West of Malkirk the fall of the land to the sea was steep. The village had grown on a broad lip, the only level place between mountains and the rocky shore. Its stone houses ran in a ragged line north-south, straddling the rutted and broken road. Jacob Pole allowed the old horse to pick its own path as the dray followed Malcolm Maclaren. He was looking off to the left, to a line of breakers that marked the shore.

“A fierce prospect,” remarked Darwin. He had followed the direction of Pole’s gaze. “And no shore for a shipwreck. See the second line of breakers out there, and the rocks of the reef. It is hard to imagine a ship holding together for one month after a wreck here, still less for two centuries.”

“My thought exactly,” said Pole gruffly. “Mr. Maclaren?”

“Aye, sir?” The stocky Highlander halted and turned at Pole’s call, his frizzy mop of hair wild under the old bonnet.

“Is the whole coastline like this—I mean, rocky and reef-bound?”

“It is, sir, exceptin’ only Loch Malkirk, a mile on from here. Ye can put a boat in there easy enough, if ye’ve a mind to do it. An’ there’s another wee bit landing south of here that some of the men use.” He remained standing, arms across his chest. “Why’d ye be askin’? Will ye be wantin’ a boat, same as Dr. Hohenheim?”

“Hohenheim wants a boat?” began Pole, but Darwin silenced him with a look and a hand laid on his arm.

“Not now,” he said, as soon as Maclaren had turned to walk again along the path. “You already said it, the lure of gold will attract trouble. We could have guessed it. We are not the only ones who have heard word of a galleon.”

“Aye. But Hohenheim…” Jacob Pole sank into an unquiet silence.

They were approaching the north end of the village, where three larger houses stood facing each other across a level sward. Maclaren waved his hand at the one nearest the shore, where a grey-haired woman stood at the door.

“I wish ye could have had a place in that, but Dr. Hohenheim has one room, and his servant, that heathen blackamoor, has the other. But we can gi’ ye a room that’s near as good in here.” He turned to the middle and biggest house, and the woman started over to join them.

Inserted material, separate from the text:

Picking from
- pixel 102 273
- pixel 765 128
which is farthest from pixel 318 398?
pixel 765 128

“Jeanie. Two gentlemen needs a room.” He went into a quick gabble of Gaelic, then looked apologetically at Pole and Darwin. “I’m sorry, but she hasna’ the English. I’ve told her the place has to be clean for ye, an’ that ye’ll be here for a few days at least. Anythin’ else ye’ll need while ye are here in Malkirk? Best if I tell her now.”

“I think not,” said Darwin. But he swung lightly to the ground from the seat of the dray and began to walk quickly across to the black-shuttered third house. He had seen the repeated looks that Malcolm Maclaren and the woman had cast in that direction.

“I don’t suppose there is any chance of rooms in here?” he said, not slowing his pace at all. “It will be some inconvenience, sharing a room, and if there were a place in this house, even for one of us—”

“No, sir!” Maclaren’s voice was high and urgent. “Not in that house, sir. There’s no room there.”

He came after Darwin, who had reached the half-open door and was peering inside.

“Ye see, there’s no place for ye.” Maclaren had moved around and blocked the entrance with a thick arm. “I mean, there’s no furniture there, no way that ye could stay there, you or the Colonel.”